Bize kendinizi tanıtır mısınız?

Rize’de ikamet etmekteyim. Üniversite öğrencisiyim. Sürekli bir şeylerle uğraşmak isterim. Boş zaman geçirmemek gerektiğine inanırım. Bize bir zaman verilmişse, biz de o zamanı iyi şekilde kullanmalıyız, iyi değerlendirmeliyiz. Benim felsefem budur. Kendim hakkında çok fazla bilgi vermek istemiyorum. Biraz gizemli yazarı oynasak iyi olur. ?

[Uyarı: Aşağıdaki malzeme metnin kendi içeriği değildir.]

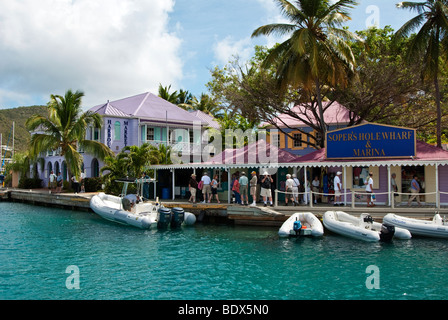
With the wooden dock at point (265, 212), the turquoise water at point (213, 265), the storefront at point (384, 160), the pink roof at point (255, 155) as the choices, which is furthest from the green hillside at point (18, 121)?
the storefront at point (384, 160)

Kitap yazma maceranız nasıl başladı?

Kitap yazma maceramda Stephen King’in ‘Gece Yarısını Dört Geçe’ adlı eserindeki ‘Gizli Pencere, Gizli Bahçe’ adlı hikâye çok etkilidir. Özellikle hikâyenin filme uyarlandığı ve Johnny Depp’in başrolünde oynadığı ‘Gizli Pencere’yi izledikten sonra ben de kitap yazmaya başladım. O sıralar 11-12 yaşlarındaydım. Beyaz müsvedde kâğıtlara yazıyordum. Hepsini bir araya getirip kendi hikâyelerimi yazmayı planlıyordum ama olmadı. Bir zaman sonra yazdığım hikâyeleri kaybettim. Benim de şevkim kırıldı. Uzunca bir süre yazmadım. Bundan yaklaşık bir sene evvel neden bir kitap yazmıyorum, dedim kendi kendime. Yazmaya karar verdim ama konusunu tutturamadım bu sefer de. Birçok türde yazdım. Olmadı, sildim. Sonunda üç ay önce korku türünde yazmaya karar verdim. Bu kitabı derslerimin de yoğun olması nedeniyle dikkatimi tam vererek yazamadım. Bazı bölümlerin arasında tahminen 3-4 hafta bile var. Kitabımı uzun tutmak isterdim fakat yetiştirmem gereken bazı ödevlerim de vardı. Bu sebeple kitabıma fazla yoğunlaşamadım. Kim bilir, kitabım tutarsa ikinci kitabıma daha fazla konsantre olur ve daha güzel, hatta daha korkunç, dehşetin kol gezdiği, kanın hiç durmadığı bir roman da yazabilirim. Bunun kararı, siz değerli okurlarıma kalmış.

Kitabınızın yayınlanma aşamasındaki deneyimlerinizden söz edebilir misiniz?

Kitabım yayınlanırken beni her durumdan haberdar eden Luna Yayınlarına teşekkür ediyorum.

Kitabınızda en etkileyici bulduğunuz yer neresidir?

Kitabımda benim için en etkileyici bölüm, hatta yazmaktan en haz aldığım kısım otoyolda arabanın lastiği patladıktan sonra kahramanların geçmişe gitmeleri… Geçmişte lastiği patlatan çivinin yere nasıl düştüğünü öğrenmeleri… Ali ile Remzi arasında geçen ve insanın kanını donduran sahne… Sonrasında Akif Hoca’nın yerden çiviyi alıp günümüze dönmesi ve döndükten sonra arabanın lastiğinin hiç patlamamış olması… Kitabımı yazarken en eğlendiğim yer burasıydı.